Count the lines in the records below that contain the string "observer", treating uppercase and lowercase as distinct. Reply with the number alone.

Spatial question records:
=-=-=-=-=

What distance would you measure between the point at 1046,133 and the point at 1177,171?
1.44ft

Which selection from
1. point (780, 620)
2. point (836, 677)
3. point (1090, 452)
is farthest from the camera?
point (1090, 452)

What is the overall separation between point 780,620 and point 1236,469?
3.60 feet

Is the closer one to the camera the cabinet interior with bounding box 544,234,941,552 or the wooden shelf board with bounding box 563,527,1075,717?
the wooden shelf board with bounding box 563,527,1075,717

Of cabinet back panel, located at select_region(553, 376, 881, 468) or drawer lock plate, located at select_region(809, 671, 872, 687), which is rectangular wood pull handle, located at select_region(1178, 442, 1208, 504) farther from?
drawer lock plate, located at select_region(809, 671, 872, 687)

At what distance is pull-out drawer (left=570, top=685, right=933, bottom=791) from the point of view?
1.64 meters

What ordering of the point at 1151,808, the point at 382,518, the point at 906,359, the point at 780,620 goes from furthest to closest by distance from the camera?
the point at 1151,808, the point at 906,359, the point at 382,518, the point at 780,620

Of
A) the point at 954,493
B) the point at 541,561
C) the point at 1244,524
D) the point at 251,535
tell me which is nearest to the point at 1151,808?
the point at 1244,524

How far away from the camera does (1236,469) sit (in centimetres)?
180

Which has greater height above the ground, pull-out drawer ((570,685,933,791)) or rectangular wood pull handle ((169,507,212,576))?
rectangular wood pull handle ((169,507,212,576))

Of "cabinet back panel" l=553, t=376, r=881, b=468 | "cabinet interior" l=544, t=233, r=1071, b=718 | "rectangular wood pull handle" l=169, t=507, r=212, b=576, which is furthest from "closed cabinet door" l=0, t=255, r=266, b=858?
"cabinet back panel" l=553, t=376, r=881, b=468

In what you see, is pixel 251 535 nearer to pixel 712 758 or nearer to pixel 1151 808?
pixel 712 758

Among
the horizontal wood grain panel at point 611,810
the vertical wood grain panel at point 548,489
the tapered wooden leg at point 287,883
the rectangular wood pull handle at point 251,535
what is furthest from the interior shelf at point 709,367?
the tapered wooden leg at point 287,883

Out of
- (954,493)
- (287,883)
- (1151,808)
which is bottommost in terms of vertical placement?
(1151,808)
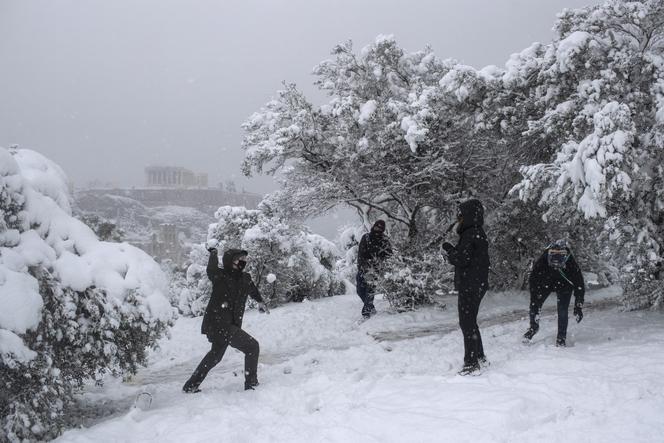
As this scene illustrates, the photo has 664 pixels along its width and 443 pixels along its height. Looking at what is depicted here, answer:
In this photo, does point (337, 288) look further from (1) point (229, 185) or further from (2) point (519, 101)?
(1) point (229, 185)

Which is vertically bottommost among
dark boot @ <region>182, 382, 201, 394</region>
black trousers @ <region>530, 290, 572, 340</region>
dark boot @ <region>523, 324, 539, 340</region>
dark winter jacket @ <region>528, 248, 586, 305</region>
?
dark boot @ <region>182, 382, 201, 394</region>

=-=-=-=-=

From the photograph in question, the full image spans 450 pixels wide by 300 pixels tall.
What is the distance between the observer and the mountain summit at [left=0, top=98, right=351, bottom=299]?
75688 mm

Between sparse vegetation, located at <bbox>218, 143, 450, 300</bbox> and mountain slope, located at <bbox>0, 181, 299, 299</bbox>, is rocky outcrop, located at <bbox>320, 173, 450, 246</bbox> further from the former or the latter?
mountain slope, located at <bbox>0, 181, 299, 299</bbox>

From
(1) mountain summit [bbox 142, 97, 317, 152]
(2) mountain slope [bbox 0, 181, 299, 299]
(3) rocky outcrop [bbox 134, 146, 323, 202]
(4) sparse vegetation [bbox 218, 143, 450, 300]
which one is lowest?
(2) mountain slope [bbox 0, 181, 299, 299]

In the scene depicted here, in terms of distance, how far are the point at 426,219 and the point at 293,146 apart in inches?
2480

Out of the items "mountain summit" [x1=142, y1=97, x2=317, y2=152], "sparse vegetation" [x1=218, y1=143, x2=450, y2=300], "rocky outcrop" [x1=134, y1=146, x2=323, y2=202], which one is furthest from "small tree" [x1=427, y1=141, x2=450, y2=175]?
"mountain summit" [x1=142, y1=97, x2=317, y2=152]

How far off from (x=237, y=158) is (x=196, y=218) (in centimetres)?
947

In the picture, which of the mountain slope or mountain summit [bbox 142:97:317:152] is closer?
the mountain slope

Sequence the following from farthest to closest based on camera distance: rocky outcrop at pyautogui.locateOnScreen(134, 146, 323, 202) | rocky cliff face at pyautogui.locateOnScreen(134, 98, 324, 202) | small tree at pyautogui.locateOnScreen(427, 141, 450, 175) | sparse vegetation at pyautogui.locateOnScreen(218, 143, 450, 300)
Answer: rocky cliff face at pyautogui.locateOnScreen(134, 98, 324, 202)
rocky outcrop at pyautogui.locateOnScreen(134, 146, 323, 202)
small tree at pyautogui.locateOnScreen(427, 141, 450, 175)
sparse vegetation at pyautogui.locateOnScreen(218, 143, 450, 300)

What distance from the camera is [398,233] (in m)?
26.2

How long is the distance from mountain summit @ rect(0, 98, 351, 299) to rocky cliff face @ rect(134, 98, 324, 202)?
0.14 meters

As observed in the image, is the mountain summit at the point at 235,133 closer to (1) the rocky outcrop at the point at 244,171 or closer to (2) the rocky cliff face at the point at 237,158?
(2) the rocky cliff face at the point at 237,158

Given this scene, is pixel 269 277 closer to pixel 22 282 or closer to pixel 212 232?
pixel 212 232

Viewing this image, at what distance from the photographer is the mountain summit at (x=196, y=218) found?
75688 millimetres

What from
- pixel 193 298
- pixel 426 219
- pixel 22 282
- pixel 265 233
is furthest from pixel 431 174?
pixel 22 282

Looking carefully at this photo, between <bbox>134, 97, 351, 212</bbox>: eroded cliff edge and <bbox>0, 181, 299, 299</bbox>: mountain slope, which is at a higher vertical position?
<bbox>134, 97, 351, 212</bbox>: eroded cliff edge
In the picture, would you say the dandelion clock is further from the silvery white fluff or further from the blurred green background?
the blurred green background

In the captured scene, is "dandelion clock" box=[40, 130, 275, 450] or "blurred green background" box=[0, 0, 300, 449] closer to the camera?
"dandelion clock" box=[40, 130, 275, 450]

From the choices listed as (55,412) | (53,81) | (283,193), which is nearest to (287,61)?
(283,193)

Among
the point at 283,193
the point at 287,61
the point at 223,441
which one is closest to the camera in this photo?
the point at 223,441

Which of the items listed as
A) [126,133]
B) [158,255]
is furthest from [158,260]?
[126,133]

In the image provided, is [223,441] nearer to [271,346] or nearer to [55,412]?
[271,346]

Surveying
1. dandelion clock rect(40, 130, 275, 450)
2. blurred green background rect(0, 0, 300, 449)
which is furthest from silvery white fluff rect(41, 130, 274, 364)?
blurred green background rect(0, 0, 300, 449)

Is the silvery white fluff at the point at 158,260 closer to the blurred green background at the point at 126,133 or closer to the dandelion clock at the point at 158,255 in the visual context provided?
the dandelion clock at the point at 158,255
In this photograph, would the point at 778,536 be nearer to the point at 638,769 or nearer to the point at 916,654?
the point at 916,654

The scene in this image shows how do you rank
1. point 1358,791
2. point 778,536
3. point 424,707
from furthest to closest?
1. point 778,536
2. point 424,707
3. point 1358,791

=-=-=-=-=

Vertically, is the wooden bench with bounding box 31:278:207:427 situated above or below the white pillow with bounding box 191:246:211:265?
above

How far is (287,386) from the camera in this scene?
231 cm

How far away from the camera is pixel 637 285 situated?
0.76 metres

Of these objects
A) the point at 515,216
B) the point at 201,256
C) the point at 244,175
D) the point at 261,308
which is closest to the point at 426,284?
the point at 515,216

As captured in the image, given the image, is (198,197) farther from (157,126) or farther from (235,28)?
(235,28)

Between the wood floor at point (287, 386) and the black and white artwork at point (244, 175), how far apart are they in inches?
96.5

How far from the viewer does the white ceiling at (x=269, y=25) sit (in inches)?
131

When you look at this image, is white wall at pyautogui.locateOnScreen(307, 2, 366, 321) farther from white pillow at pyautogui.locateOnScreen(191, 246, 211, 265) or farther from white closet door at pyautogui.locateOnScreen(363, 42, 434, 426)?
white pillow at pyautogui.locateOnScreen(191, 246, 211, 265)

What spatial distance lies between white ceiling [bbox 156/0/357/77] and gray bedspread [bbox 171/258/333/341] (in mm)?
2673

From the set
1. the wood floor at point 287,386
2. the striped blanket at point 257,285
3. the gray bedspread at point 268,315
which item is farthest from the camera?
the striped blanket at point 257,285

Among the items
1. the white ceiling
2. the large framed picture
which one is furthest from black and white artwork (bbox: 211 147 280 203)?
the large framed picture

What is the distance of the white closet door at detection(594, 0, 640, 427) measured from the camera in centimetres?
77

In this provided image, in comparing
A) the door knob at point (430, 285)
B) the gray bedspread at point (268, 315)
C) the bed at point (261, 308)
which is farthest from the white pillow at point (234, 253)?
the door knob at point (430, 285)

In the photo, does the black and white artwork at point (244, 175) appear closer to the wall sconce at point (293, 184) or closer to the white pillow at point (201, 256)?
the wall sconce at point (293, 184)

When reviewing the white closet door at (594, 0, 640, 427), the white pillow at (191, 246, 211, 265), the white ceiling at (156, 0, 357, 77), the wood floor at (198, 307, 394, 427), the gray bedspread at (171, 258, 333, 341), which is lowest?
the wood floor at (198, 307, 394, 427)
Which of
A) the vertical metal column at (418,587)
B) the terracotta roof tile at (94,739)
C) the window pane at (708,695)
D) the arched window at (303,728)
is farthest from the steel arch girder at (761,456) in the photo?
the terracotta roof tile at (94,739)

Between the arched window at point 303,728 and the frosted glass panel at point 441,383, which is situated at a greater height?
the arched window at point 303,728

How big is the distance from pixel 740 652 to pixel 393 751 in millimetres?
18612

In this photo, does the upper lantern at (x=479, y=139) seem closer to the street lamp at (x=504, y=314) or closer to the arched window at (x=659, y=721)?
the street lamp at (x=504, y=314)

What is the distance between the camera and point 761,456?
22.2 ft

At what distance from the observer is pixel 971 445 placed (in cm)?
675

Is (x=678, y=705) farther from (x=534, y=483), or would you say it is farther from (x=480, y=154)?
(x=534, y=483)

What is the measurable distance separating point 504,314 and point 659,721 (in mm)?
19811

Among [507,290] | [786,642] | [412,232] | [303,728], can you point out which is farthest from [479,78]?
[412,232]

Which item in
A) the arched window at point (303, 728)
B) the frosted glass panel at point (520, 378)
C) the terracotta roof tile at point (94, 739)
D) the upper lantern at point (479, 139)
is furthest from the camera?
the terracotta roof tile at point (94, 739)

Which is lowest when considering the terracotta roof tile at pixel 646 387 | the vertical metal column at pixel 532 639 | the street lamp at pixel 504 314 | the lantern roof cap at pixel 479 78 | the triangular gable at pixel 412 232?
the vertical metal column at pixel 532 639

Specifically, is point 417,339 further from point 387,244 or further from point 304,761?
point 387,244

=-=-=-=-=

**Finished exercise:**
2